Plusieurs groupes armés qui se disputent le contrôle de Tripoli ont accepté de se joindre à un mécanisme visant à "consolider" le cessez-le-feu récemment conclu dans la capitale libyenne, a annoncé dimanche la mission des Nations unies.
L'ONU a annoncé mardi la conclusion d'un accord de cessez-le-feu à Tripoli sans fournir de détails sur les moyens de sa mise en œuvre.
Les combats dans la capitale libyenne ont fait des dizaines de morts, des milices rivales s'affrontant pour le pouvoir ou pour des bénéfices financiers dans ce pays qui a sombré dans le chaos depuis le "printemps arabe" et la chute du dictateur Mouammar Kaddhafi en 2011.

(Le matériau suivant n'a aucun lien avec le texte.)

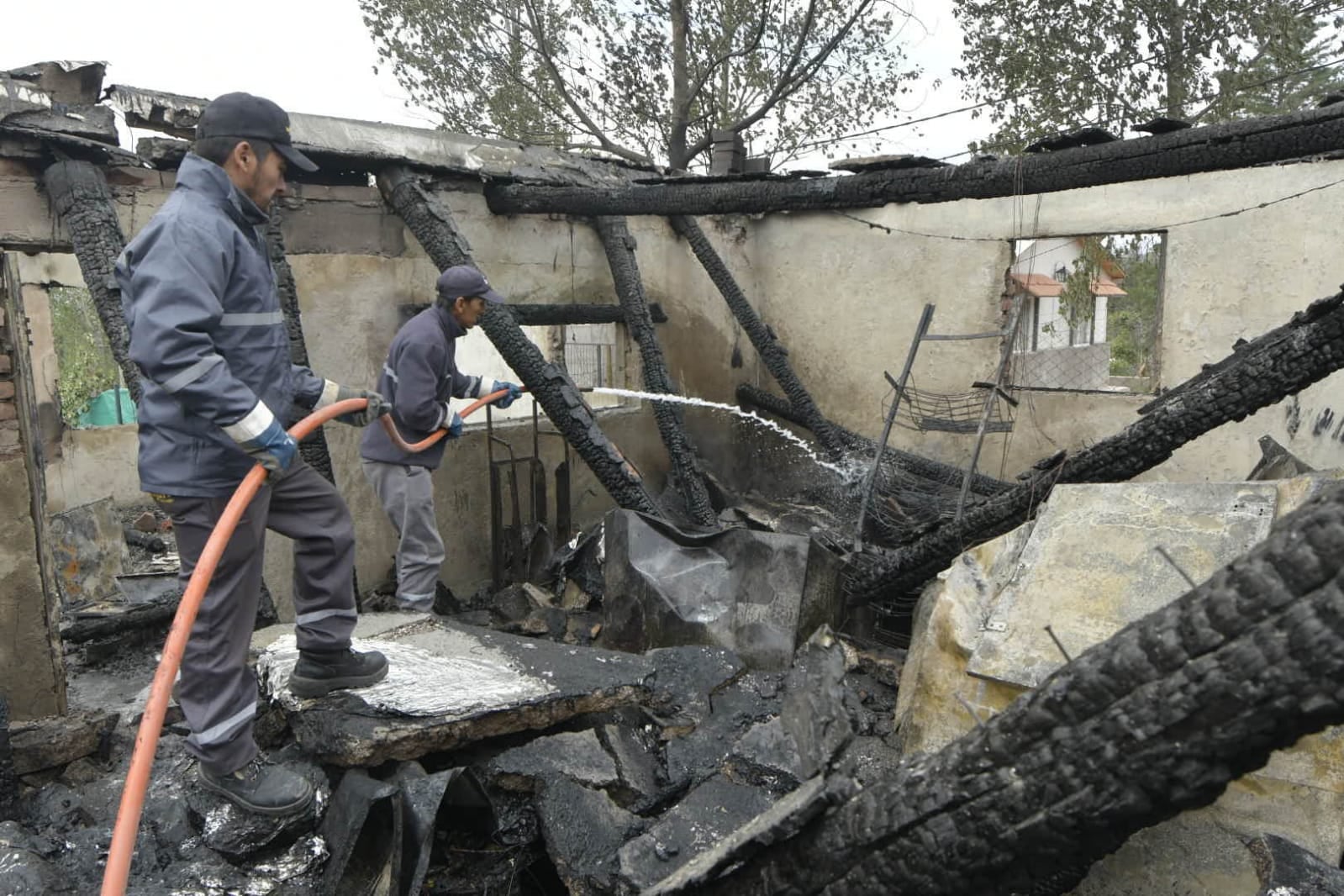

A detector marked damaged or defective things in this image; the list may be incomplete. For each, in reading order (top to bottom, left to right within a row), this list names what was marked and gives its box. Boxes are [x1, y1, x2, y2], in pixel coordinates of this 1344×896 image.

charred wooden beam [40, 159, 140, 400]
charred wooden beam [262, 203, 336, 484]
charred wooden beam [378, 166, 662, 518]
burnt timber [375, 165, 666, 521]
charred wooden beam [511, 304, 666, 324]
charred wooden beam [595, 215, 713, 524]
charred wooden beam [672, 213, 841, 457]
charred wooden beam [736, 382, 1009, 501]
burnt timber [488, 102, 1344, 217]
charred wooden beam [488, 103, 1344, 217]
charred wooden beam [851, 289, 1344, 605]
burnt timber [851, 289, 1344, 605]
charred wooden beam [693, 484, 1344, 888]
burnt timber [693, 481, 1344, 894]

Il n'existe ni police ni forces armées en mesure de faire respecter la paix civile en Libye où le pouvoir est contesté par des groupes armés au gré de leurs alliances fluctuantes.
Par ailleurs, des hommes armés ont attaqué lundi le siège de la Compagnie nationale de pétrole (NOC) à Tripoli, où une explosion et des tirs ont été entendus, selon une source des services de sécurité libyens et des témoins.

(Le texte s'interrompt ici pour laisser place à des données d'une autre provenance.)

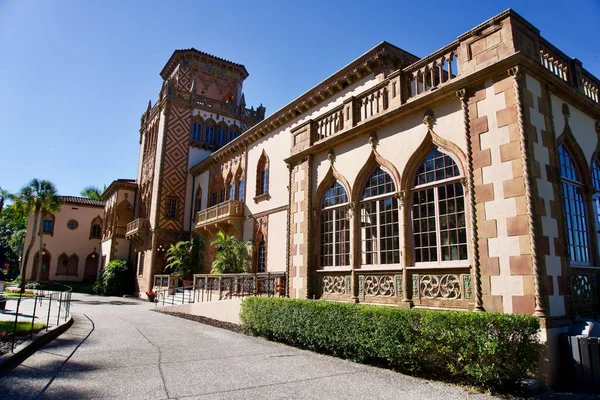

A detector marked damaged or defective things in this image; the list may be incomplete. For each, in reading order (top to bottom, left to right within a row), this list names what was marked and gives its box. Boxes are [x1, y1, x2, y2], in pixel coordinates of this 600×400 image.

pavement crack [38, 312, 95, 396]
pavement crack [134, 324, 170, 396]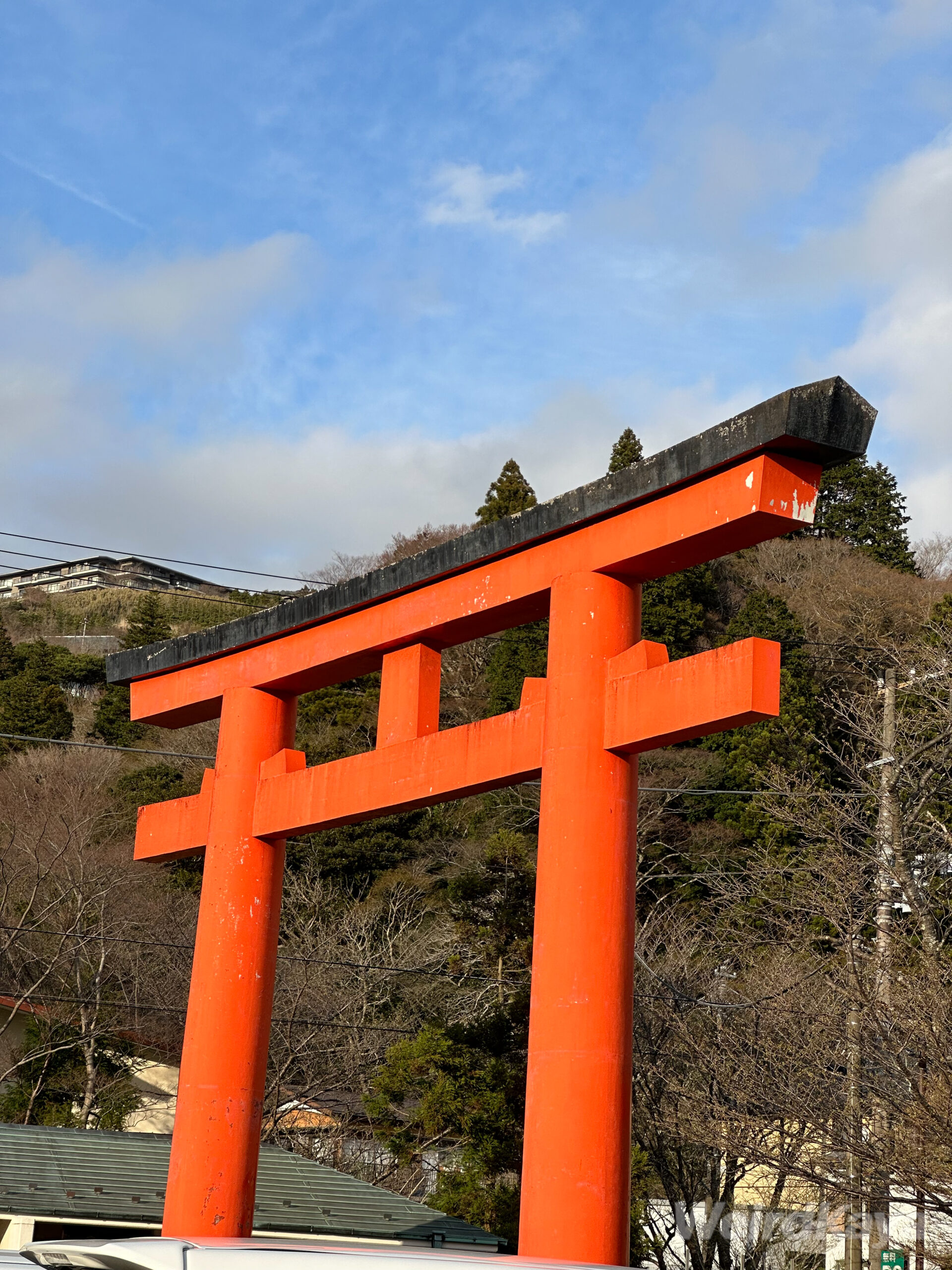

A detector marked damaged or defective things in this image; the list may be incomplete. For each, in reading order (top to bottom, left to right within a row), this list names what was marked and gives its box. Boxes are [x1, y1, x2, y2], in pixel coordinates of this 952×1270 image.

peeling paint on torii [106, 376, 878, 1270]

Le bâtiment, situé près du centre de la capitale libyenne, a pris feu et a été encerclé par les services de sécurité, selon les mêmes sources.
Aucune information n'était disponible sur l'existence ou non de victimes de l'attaque.

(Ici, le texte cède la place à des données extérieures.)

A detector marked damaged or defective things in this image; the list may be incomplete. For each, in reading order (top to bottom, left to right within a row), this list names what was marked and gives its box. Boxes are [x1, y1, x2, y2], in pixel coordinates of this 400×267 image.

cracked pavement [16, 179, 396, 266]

"Les services de sécurité sont en train de chercher les hommes armés dans le bâtiment. Mais notre priorité est d'évacuer les civils coincés à l'intérieur", a indiqué à l'AFP Ahmed Ben Salem, un porte-parole de la force al-Redaa, un groupe armé qui fait office de police à Tripoli.
"La situation est sous contrôle", a-t-il affirmé, ajoutant que l'identité des assaillants était toujours inconnue.
Un fonctionnaire de la NOC a indiqué que des hommes armés cagoulés ont attaqué le siège de la compagnie publique, après avoir échangé des tirs avec des gardes. "J'ai sauté par la fenêtre avec d'autres collègues. Puis nous avons entendu une explosion", a-t-il ajouté sous couvert de l'anonymat.
L'attaque qui n'a pas été revendiquée jusqu'ici, intervient quatre mois après celle revendiquée par le groupe Etat islamique (EI) contre la Haute commission électorale qui avait fait 14 morts.